───── Dataset excerpts ─────

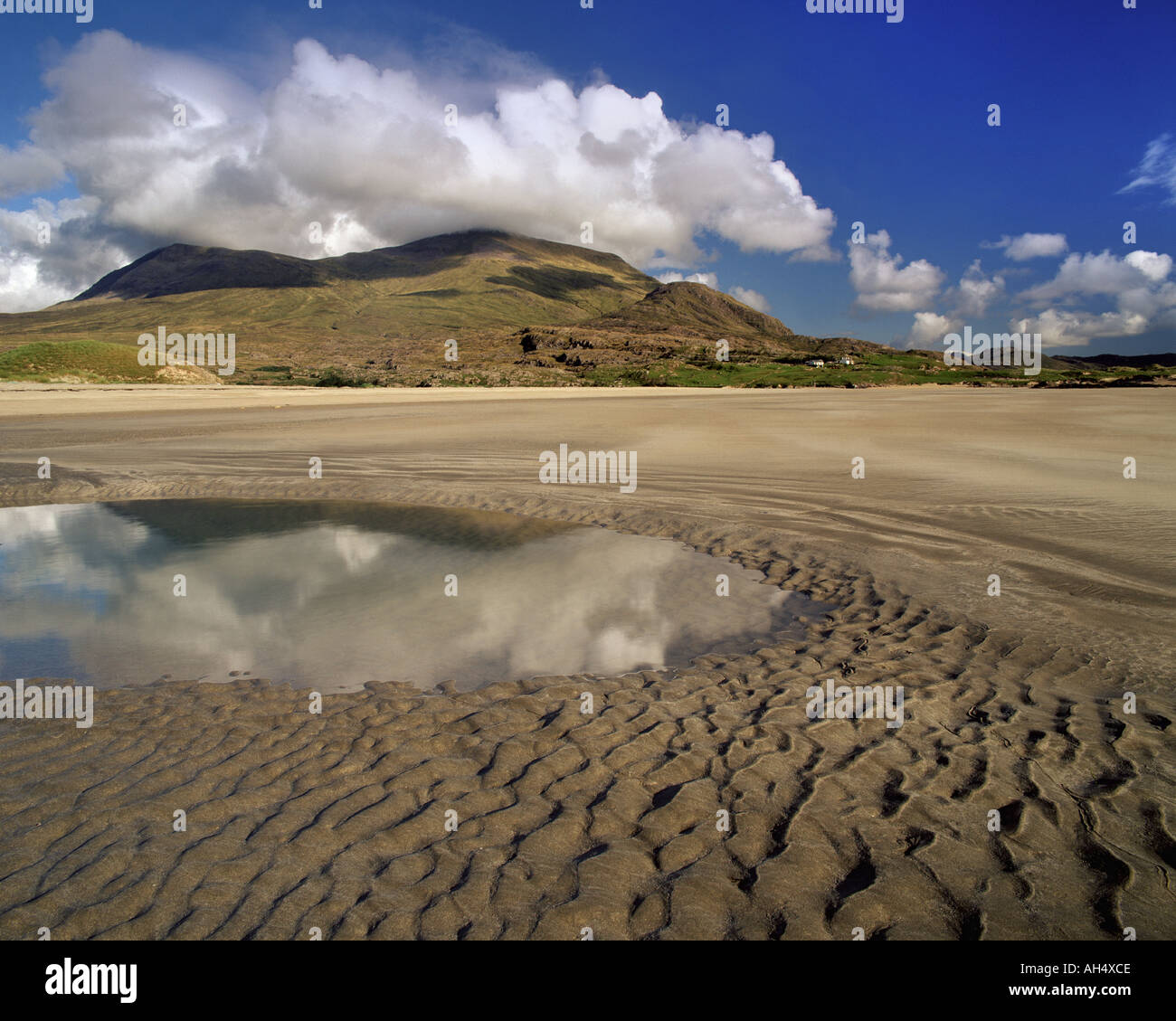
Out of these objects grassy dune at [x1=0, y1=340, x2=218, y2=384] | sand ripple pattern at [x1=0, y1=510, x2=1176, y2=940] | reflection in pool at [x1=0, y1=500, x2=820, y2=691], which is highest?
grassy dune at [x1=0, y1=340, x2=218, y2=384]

─────
───── Dataset excerpts ─────

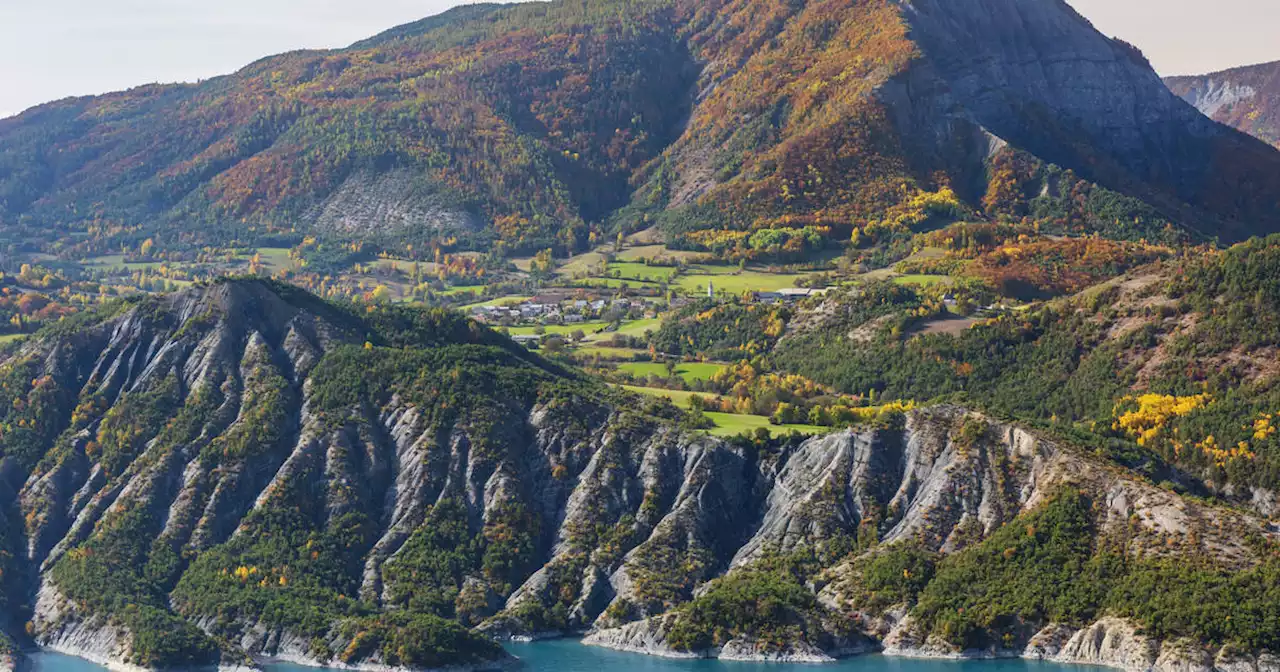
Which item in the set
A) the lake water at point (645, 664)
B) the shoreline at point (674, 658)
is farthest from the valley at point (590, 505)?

─────

Rewrite the lines starting at "Which item in the set" and ending at "is farthest from" as a JSON list of strings, one string per line.

Full solution:
[
  "Which item in the set",
  "A) the lake water at point (645, 664)",
  "B) the shoreline at point (674, 658)",
  "is farthest from the valley at point (590, 505)?"
]